This comment suggests you don't understand how institutional capital management works.
What happens is that the investor commits to the manager a certain amount to a given strategy. The manager progressively draws that committed capital over time - as you could appreciate, it'd be rather hard for a manager to, say, spend a $200m commitment immediately. Once the manager has drawn/deployed the capital, the manager then starts charging the asset management/base fee; when the capital is merely committed but not yet drawn, the manager may either be charging the investor no fees or may only be charging a much smaller fee. Therefore, fee earning AUM, as distinct from total AUM, is the AUM on which BLA is charging fees, i.e. it excludes undeployed but committed capital. Therefore, "fee earning AUM" is actually the more conservative metric.

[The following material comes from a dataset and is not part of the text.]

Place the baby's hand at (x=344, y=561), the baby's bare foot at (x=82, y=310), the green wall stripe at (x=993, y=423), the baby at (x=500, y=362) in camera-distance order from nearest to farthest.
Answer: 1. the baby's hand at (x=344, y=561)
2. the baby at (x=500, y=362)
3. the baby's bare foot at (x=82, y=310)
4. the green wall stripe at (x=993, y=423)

For a little extra understanding on why BLA is seemingly so good at providing and then exceeding forward targets for fee-earning AUM - that's because they've likely already got most of that capital committed and all they have to do is deploy it. For example, at the moment they have $3.9bn fee-earning AUM, and they're saying they'll have $4.25-$4.75bn at 30/6/18 - the reason they can give those forecasts with confidence is precisely because most of the delta (>$300m) is likely already committed, and all BLA have to do is buy some assets (deploy the capital). In the life cycle of asset managers, the hard part is raising the capital (i.e. getting capital committed), whereas deploying it generally is the easier part.